しかし、患者と直接触れることをためらうことなく、彼らと関わる生活を続け、ある日、ダミアン神父は足に湯をこぼしても熱さを感じず、手首に黒い斑点が表れたのを見て、ハンセン病のしるしだと思い、翌朝のミサの説教で彼は「患者であるわたしたちは・・・」と、心から喜びにあふれて人々に語りかけたそうです。

彼は数年後にハンセン病を発症し、1889年49年の生涯を閉じました。ハンセン病を研究する学者の見解によると、彼がハンセン病にかかった原因はモロカイ島で患者と毎日直接触れていたことだけでなく、彼自身の免疫状態が発病に感染しやすい環境を作っていたそうです。

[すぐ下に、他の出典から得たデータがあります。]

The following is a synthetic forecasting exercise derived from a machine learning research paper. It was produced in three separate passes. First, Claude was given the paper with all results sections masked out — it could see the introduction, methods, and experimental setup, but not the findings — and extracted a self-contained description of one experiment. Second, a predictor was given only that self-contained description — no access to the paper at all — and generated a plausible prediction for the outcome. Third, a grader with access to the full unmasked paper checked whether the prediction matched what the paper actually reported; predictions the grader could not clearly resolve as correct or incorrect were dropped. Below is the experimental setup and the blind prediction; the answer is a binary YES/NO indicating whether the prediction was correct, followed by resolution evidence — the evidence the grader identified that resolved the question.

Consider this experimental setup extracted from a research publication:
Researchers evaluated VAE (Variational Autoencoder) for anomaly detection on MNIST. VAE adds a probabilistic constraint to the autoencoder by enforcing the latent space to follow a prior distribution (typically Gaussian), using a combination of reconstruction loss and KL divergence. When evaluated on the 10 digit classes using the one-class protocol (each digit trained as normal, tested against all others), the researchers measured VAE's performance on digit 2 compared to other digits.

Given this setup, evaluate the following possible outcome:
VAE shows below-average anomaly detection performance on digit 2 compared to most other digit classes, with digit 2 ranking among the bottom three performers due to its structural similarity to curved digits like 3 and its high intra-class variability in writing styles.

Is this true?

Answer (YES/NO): NO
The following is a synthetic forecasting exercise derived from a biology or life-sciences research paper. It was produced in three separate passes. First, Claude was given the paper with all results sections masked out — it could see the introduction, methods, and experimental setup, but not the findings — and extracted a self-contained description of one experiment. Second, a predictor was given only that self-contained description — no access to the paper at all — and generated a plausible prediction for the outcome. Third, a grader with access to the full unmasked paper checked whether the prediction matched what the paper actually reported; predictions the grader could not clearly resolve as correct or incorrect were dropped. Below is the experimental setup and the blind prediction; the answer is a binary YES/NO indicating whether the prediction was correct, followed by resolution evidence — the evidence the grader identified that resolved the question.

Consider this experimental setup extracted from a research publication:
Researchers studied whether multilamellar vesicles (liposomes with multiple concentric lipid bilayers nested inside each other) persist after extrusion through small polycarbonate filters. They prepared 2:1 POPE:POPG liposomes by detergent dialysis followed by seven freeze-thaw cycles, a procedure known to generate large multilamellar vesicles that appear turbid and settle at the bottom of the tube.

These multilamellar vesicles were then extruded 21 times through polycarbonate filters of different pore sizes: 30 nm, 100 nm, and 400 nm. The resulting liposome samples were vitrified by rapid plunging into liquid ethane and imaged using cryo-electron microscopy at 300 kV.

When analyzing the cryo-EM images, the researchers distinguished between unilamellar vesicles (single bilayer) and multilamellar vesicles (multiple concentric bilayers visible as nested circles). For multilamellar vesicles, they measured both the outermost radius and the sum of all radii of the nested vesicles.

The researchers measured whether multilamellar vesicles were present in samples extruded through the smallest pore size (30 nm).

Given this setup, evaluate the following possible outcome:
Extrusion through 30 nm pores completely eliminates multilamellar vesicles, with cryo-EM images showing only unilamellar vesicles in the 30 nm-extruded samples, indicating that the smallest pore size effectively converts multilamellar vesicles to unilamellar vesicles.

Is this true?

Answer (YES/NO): NO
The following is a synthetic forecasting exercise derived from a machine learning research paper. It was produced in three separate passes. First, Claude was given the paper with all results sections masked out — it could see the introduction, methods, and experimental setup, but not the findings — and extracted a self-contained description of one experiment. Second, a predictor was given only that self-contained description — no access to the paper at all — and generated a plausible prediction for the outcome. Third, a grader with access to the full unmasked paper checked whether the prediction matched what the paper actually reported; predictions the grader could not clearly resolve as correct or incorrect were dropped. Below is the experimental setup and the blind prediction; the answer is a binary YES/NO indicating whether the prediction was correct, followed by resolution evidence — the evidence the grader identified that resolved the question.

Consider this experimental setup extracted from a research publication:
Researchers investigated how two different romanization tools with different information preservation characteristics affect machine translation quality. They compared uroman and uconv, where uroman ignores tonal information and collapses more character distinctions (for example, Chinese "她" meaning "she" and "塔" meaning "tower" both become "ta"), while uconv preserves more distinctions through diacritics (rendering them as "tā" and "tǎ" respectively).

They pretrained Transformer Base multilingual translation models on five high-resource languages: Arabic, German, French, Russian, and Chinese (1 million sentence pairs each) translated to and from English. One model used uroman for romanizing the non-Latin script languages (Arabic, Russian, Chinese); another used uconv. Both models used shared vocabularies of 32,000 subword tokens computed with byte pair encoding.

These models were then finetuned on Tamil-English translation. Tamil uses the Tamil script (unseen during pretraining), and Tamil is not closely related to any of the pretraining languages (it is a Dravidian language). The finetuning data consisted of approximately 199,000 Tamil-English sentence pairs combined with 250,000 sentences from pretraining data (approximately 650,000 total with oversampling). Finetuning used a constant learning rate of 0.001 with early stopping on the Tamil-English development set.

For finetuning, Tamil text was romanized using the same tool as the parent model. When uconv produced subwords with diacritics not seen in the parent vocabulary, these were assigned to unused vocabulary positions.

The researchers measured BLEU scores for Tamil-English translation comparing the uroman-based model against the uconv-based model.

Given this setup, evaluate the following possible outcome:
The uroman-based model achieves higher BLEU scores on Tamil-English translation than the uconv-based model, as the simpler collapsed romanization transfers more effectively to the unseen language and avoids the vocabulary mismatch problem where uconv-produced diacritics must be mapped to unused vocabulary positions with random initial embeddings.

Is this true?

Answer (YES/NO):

主イエスは「わたしたち」として、わたしたちと歩まれるのです。主イエスがわたしたちと関わってくださったから、主イエスが人間となったのではなく、天に属している時から、この世を愛するがために、人となる御心があったのです。人として、心から喜ぶことを教えてくださいました。共に生きるということの喜びです。共に生きてこそ、同じ立ち位置に立ってこそ、知りえることができない深い喜び、神秘がどれほど私たちの周りにあることでしょうか。ダミアン親父はその出来事を経験したのではないでしょうか。今日の福音もまたその大いなる喜び、神秘を私たちに伝えています。天が地に近づいた、天と地がひとつとなったそれは人間が神様のものなり、愛されるということです。それはわたしたち同じように、洗礼を受けられたこの主イエスを通して、真実となったのであります。

人知では到底計り知ることのできない神の平安が、あなたがたの心と思いとをキリスト・イエスにあって守るように。アーメン。